_Task to complete:_ Please print nothing but the lines from the one with "Search for purple baby shower games Floral" to the last line of the records below, and omit pictures.

● ● ● ● ●

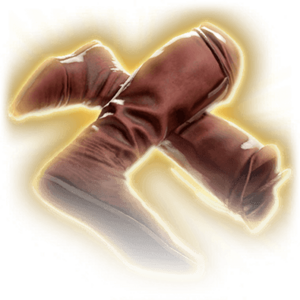 bg3-boots-of-stormy-clamour-icon.png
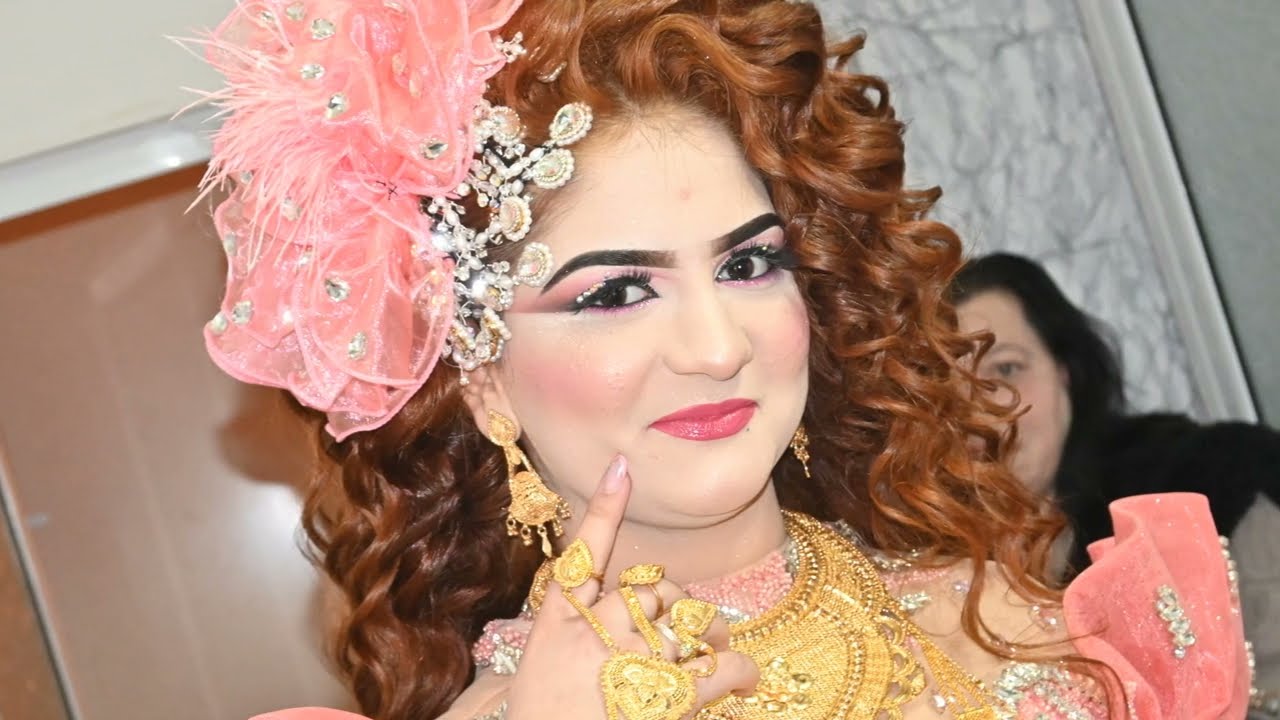 soykan ile ferdane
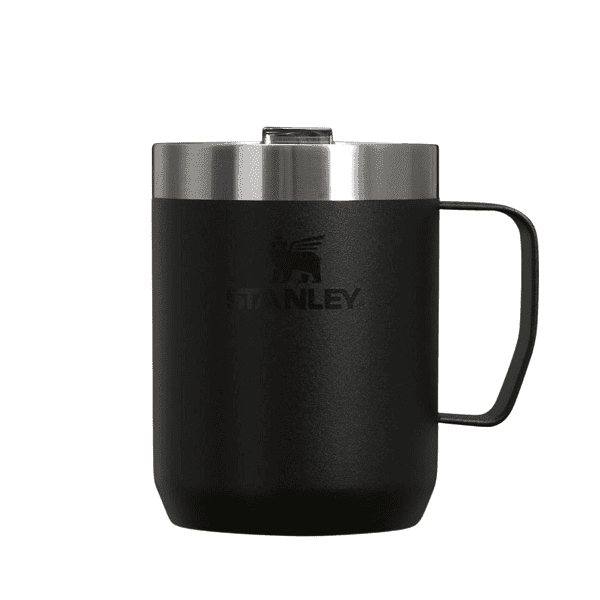 Stanley Everyday 236 ML Camp Mug detail 7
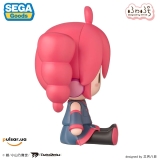 Оригинальная аниме фигурка &laquo;Kasane Teto Fuwapuchi Deformed Figure - Kasane Teto&raquo;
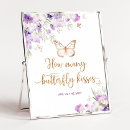 Search for purple baby shower games Floral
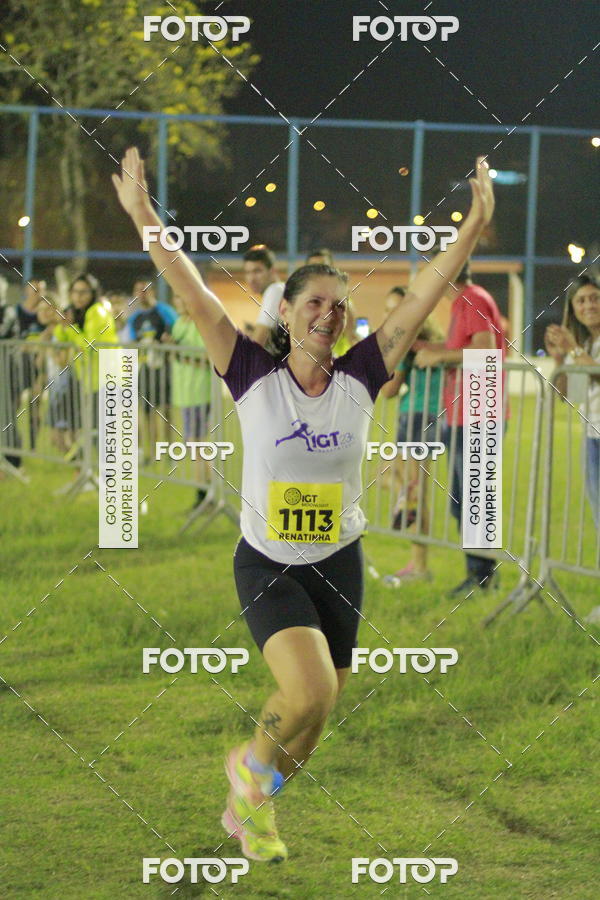 Buy your photos of the eventIGT 23K MOONLIGHT- NOTURNA on Fotop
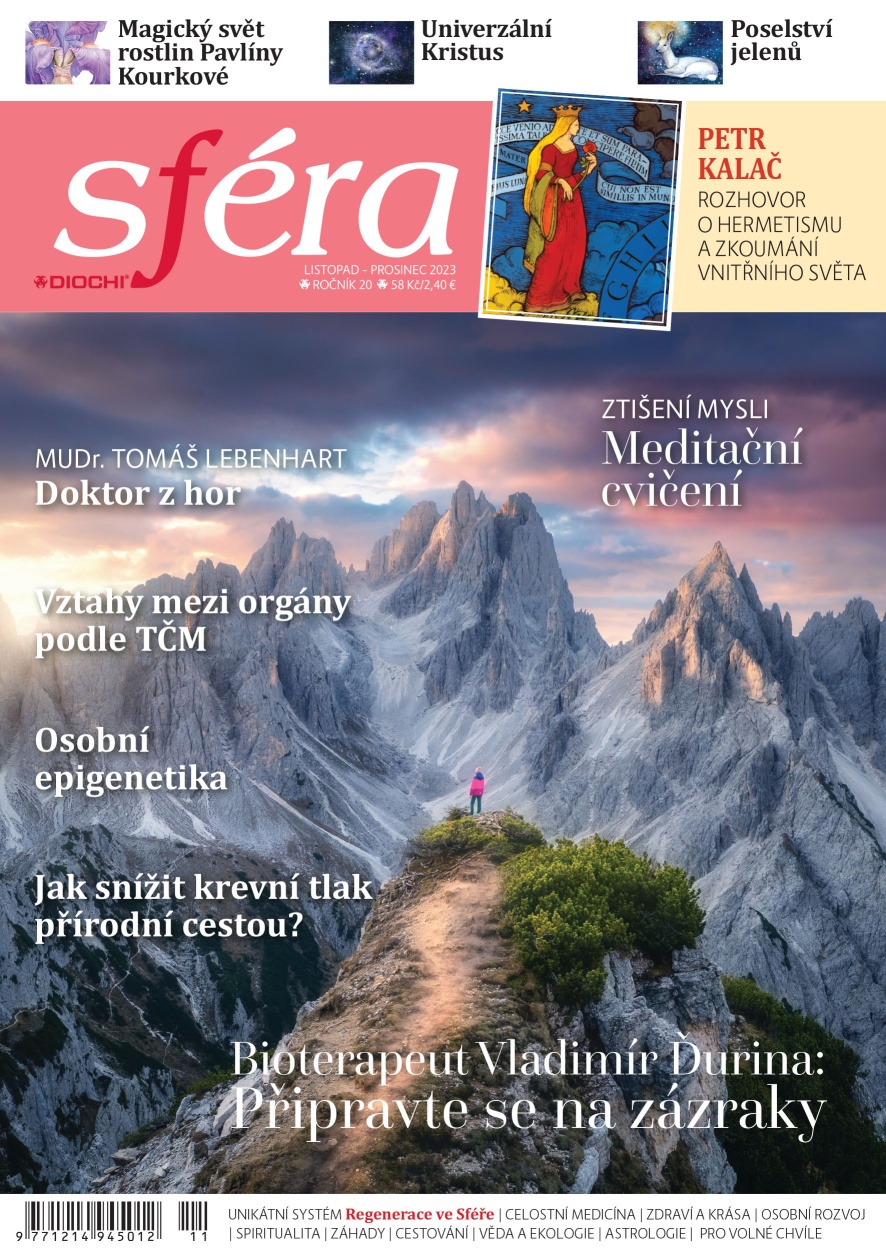 Sféra 11_12_2023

● ● ● ● ●

_Your response:_
 Search for purple baby shower games Floral
 Buy your photos of the eventIGT 23K MOONLIGHT- NOTURNA on Fotop
 Sféra 11_12_2023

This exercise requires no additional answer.